L’intelligence artificielle : comment en parle-t-on ? Comment pose-t-on ses problèmes ? Qu’en montre-t-on ? Qui a voix au chapitre pour en discuter ? Dans la lignée des quelques billets postés prédécemment, celui-ci revient sur ma veille récente avec des questions éparses mais qui suivent une même problématisation axée sur les modes de représentations publiques de l’intelligence artificielle et de son éthique.

L’ami virtuel et la fin de la critique du technosolutionnisme

Dans la quantité importante de papiers que je brasse chaque semaine autour des sujets technologiques, et une fois triées toutes les brèves se copiant les unes les autres, certains ressortent. L’article de Nicolas Six publié dans Le Monde et daté du 30 novembre « L’amitié artificielle, nouvelle frontière de l’intelligence artificielle » fait partie de ceux-là. Il compte parmi ces objets ambivalents qui empruntent cette ligne de crête où la critique des techniques laisse place à la description de ses usages. Une démarche utile, puisque c’est précisément ce qui permet la nuance, et par exemple de ne pas jeter « les écrans » (« lezécrans », même), avec l’eau du bain. 

Ce papier s’intéresse aux nombreuses applications des « amis virtuels » comme Replika ou Character.ai. Il précise que parmi les quelques centaines de millions d’utilisateurs (sic) de ces services, on trouve surreprésentées les personnes fragiles, ayant « des traumas émotionnels, des maladies graves, des troubles bipolaires » ou qui ont fait face à « des divorces ou des licenciements ». Quant à savoir si ces outils sont réellement utiles en santé, les experts ne tranchent pas encore. L’article non plus, mais on en ressort tout de même avec plusieurs témoignages poignants dont celui-ci : « Une femme de 75 ans, sans enfants, presque sans famille, assure que voir disparaître son IA « serait comme perdre un ami proche ». 

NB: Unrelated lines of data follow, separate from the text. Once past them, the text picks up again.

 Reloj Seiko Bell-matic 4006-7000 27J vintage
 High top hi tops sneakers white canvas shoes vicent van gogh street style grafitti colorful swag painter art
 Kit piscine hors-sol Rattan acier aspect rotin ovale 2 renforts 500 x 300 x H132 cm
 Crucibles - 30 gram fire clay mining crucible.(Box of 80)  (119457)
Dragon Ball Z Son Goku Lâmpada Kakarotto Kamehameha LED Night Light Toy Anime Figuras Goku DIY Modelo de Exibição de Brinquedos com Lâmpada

Je retiens de ce traitement médiatique que l’imaginaire socio-technique de l’ami virtuel se déploie sans friction. Les réflexions de Bernard Stiegler sur ce qu’est l’amitié, et sur le danger de transformer ce « bien le plus précieux » en pulsion indexée sur le retour sur investissement, sont loin derrière nous. C’était il y a à peine 10 ans. Au moment même où Evgeny Morozov lançait le concept de « solutionnisme technologique », certes ancré dans une longue histoire de critiques des techniques mais qui eut le mérite de s’appliquer au numérique, un terrain alors peu scruté par les sciences humaines. La formule a fait florès et certains exemples de Morozov reviennent souvent, comme la fourchette connectée par exemple, qui permettrait de résoudre l’obésité. Car c’est bien cela que fait le solutionnisme technologique : sur-responsabiliser les individus pour les problèmes sociaux, et de plus en plus environnementaux, qu’ils rencontrent  ; ce qui revient dans le même temps à déresponsabiliser les États et à légitimer le cas échéant leur désengagement.

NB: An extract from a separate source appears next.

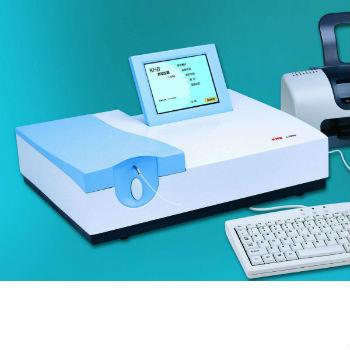 KHB 科华生物半自动生化分析仪L-3280型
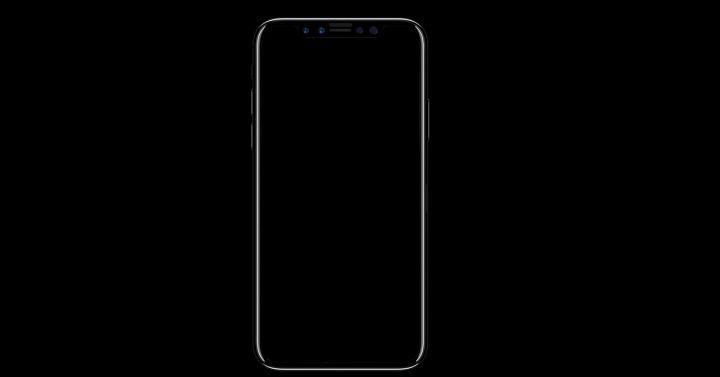 El iPhone 8 se podrá reservar el 15 de septiembre: reporte   Información de AppleInsider reitera que el celular se podrá comprar la misma semana del lanzamiento pero las unidades se entregarían a partir de octubre.  El nuevo teléfono de Apple conocido informalmente como iPhone 8 se podrá comprar unos días después de que sea anunciado el 12 de septiembre.  Según información de la que hace eco el sitio AppleInsider el teléfono con pantalla OLED de Apple saldrá en preventa el 15 de septiembre…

Peut-être existe-t-il très marginalement une utilité aux amis virtuels dans le domaine médical. Peut-être se déploient-ils dans un paysage relationnel ruiné, où le simple fait de rencontrer les autres et de se faire aider est devenu impossible. En tout état de cause, cet avenir façon “Her”, présenté avec une décomplexion de plus en plus grande, invite à penser que l’ère de critique du technosolutionnisme était peut-être juste un accident de l’histoire. La fascination semble là encore, l’emporter. Quant aux « amis » que proposent ces services, il faudra voir dans quelle mesure ils sont « réellement virtuels » et pas juste délocalisés à l’autre bout du monde. Sans parler du coût énergétique de toute cette machinerie. Pour me faire un peu plus cynique : notre maison brûle et nous parlons à des agents conversationnels.

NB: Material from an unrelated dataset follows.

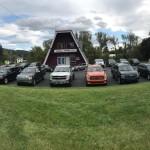 Pop's Automotive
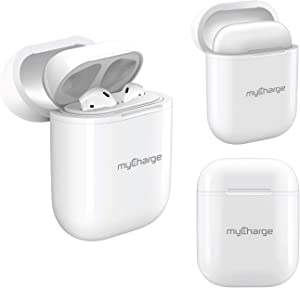 myCharge Airpods Wireless Charging Case - Protective Hard Cover Skin Charger Case Enables Air Pod Earbuds to Charge from Qi Wireless Charger Disc (AirPods Not Included)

De l’annotation à la question du libre-arbitre 

Il y a en effet peu de chances que les amis virtuels de demain tiennent seulement dans des data-centers neutres en carbone. Là comme ailleurs, les intelligences artificielles sont et seront alimentées, maintenues et corrigées en permanence par des petites mains. Je suggère à ce titre de visionner une intervention très intéressante de Thomas Le Bonniec (Télécom Paris), qui revient sur son expérience de micro-travailleur (annotateur) et ses recherches, à l’invitation du European Trade Union Institute (ETUI). Dans le grandes lignes, ce micro-travail sert à préparer l’IA (par exemple en étiquetant des données), vérifier la qualité des résultats et parfois même, à imiter l’IA (on parle dans ce cas, de « fraude à l’IA » : vous croyez parler à un robot mais ce sont des humains derrière).

Quoi qu’il en soit et en dehors de ces éléments bien documentés, Thomas Le Bionnec a quelques riches réflexions, rappelant notamment que les gains de productivité promis par « les IA » reposent sur une forme de délocalisation cachée du travail. Aussi, – je rajoute – des formules triviales comme « rendre le travail obsolète » ou « remplacer des tâches » tendent à occulter le fait qu’il y a (aussi) eu déplacement de la force de travail. De ce point de vue, on pourrait penser l’IA comme une forme de délocalisation-as-a-service.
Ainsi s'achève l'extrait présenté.